> [Supplied information]:

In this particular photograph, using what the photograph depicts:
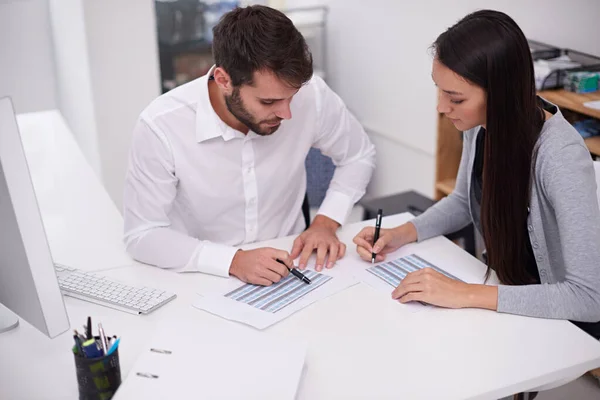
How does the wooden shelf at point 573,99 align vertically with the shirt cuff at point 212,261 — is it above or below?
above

---

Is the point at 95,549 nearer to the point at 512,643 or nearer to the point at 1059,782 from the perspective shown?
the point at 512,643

> [Problem to solve]:
Extract each line of the preceding material that contains the string "above". Treat uppercase and lowercase letters as different.

> [Complete output]:
How does the wooden shelf at point 573,99 align vertically with the shirt cuff at point 212,261 — is it above or below?
above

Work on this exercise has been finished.